Struggle for Mastery: Disfranchisement in the South, 1888-1908 by Michael Perman

Struggle for Mastery: Disfranchisement in the South, 1888-1908 by Michael Perman

Author:Michael Perman [Perman, Michael]
Language: eng
Format: epub, pdf
Tags: political science, Civil Rights, Social Science, Ethnic Studies, African American Studies
ISBN: 9780807825938
Google: RtuQQgAACAAJ
Publisher: University of North Carolina Press
Published: 2001-11-15T00:11:55.338532+00:00


Problems of the Convention

The vote in May 1900 on whether to call a convention and the election in May 1901 to choose delegates both indicated that the base of the movement to reform the state’s governmental and electoral system was quite narrow. In the referendum vote, 77,362 endorsed the call and 60,375 opposed it. This vote was only about half of the 264,000 votes polled in the national election later that year, and it was nearly 310,000 less than the number eligible to vote.36 “The vote cast was small,” acknowledged the Richmond Dispatch. Heavy rains on election day and the demands of tobacco planting at that time of year may have contributed to the low turnout, but still, the paper noted, “both sides were apathetic.”37 Certainly the Martin organization made no effort to get out the vote, and the corporations were unenthusiastic.
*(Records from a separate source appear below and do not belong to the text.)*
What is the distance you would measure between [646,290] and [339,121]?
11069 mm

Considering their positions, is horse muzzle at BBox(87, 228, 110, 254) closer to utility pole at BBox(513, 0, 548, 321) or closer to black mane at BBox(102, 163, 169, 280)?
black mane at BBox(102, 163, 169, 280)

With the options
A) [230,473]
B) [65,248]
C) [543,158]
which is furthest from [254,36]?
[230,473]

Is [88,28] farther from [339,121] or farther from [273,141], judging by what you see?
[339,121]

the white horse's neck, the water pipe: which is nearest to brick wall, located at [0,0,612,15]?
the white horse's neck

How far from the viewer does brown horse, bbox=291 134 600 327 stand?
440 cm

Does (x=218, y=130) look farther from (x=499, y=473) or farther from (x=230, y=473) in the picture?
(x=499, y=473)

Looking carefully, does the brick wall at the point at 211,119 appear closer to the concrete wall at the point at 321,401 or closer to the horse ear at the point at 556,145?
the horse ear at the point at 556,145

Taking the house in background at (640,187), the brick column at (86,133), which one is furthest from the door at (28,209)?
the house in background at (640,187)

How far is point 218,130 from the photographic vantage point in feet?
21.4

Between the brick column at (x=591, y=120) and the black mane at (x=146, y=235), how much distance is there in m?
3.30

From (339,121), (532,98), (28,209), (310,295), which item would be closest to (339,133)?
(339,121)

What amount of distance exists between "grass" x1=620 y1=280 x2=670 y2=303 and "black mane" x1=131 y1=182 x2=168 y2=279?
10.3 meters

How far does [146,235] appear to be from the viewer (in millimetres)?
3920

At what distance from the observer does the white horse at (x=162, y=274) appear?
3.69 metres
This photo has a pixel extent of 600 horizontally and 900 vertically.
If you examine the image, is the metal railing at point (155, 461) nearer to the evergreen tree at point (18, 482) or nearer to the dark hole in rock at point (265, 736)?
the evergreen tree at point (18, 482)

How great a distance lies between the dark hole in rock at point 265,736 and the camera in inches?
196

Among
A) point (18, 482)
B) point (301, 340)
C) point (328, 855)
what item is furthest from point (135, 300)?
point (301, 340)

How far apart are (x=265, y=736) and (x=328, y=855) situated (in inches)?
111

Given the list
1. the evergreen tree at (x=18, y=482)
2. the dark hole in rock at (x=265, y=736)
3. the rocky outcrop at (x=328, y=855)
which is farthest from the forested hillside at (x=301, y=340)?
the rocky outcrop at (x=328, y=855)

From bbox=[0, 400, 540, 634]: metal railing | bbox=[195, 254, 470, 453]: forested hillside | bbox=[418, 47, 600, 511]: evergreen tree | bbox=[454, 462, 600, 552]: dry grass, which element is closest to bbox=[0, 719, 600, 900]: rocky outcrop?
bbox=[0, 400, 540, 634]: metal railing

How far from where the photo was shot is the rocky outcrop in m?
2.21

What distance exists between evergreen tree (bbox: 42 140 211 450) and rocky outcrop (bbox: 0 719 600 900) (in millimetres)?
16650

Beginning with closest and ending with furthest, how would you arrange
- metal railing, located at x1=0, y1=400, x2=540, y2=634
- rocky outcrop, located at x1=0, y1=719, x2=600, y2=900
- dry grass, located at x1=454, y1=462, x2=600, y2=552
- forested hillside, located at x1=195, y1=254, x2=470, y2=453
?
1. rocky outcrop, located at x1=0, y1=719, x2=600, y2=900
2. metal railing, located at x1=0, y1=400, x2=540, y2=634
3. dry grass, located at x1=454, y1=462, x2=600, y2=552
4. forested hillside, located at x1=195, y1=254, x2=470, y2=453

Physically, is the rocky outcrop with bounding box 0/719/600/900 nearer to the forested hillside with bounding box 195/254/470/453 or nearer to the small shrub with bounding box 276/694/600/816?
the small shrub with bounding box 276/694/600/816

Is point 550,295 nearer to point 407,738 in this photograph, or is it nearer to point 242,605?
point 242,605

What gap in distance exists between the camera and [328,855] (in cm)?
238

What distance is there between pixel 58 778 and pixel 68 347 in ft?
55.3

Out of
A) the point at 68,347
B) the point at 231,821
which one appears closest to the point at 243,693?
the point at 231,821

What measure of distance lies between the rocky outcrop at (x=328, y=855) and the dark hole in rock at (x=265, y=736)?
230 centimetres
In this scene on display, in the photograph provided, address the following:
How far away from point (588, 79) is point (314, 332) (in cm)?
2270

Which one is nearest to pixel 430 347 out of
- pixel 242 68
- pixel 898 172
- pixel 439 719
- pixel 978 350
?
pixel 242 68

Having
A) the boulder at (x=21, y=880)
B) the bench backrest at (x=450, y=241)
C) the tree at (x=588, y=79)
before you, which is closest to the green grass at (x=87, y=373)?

But among Republicans and African Americans, there was less activity than might have been expected in view of the disfranchising threat to poor voters, black and white. Nevertheless, more counties opposed (52) than favored (48) a convention.38 This meant that the stuffed ballot boxes of the Tidewater and the Southside carried the election statewide, along with a large turnout in the cities, which generally supported a convention.39 Besides the heavy vote in the black belt, which was obviously fraudulent, the dishonesty of the proconvention forces was also evident in the form of the ballot itself. The assembly had approved Hal Flood’s proposal that only the words “For Convention” be printed on the ballot, forcing opponents to scratch it out—and only in the prescribed manner or their ballot would be thrown out. In a second desultory canvass to select delegates, held a year later in the midst of Montague’s campaign for the Democratic nomination for governor, 88 Democrats were returned and 12 Republicans, all but 2 of whom came from the mountain areas west of the Blue Ridge. The Democratic members, whose political experience and standing had, the Dispatch liked to think, deterred opponents from running against them, included a U.S. senator, six former congressmen, and one incumbent, Flood, along with a massive body of sixty-four lawyers, most of them past or present officeholders as judges or commonwealth attorneys.40

By the time the convention assembled, this body of politically experienced and professional men was aware that sentiment was “most crystallized,” as the Dispatch phrased it, on “negro suffrage,” “the paramount question” before them.41 Even a year earlier, the Democratic Party chair, J. Taylor Ellyson, had stated that “the greatest of all questions to be considered by the convention is that of negro suffrage.”42 Therefore, in his presidential speech at the start of the convention, John Goode spent most of his time outlining the suffrage provisions formulated and implemented by other southern states in preparation for Virginia’s deliberations on the issue.43 Not surprisingly, the suffrage committee was the most important committee to be formed. As evidence of its significance, Senator Daniel, the state’s best-known and most respected public figure, rejected the offer of the convention’s presidency in favor of chairing the suffrage committee.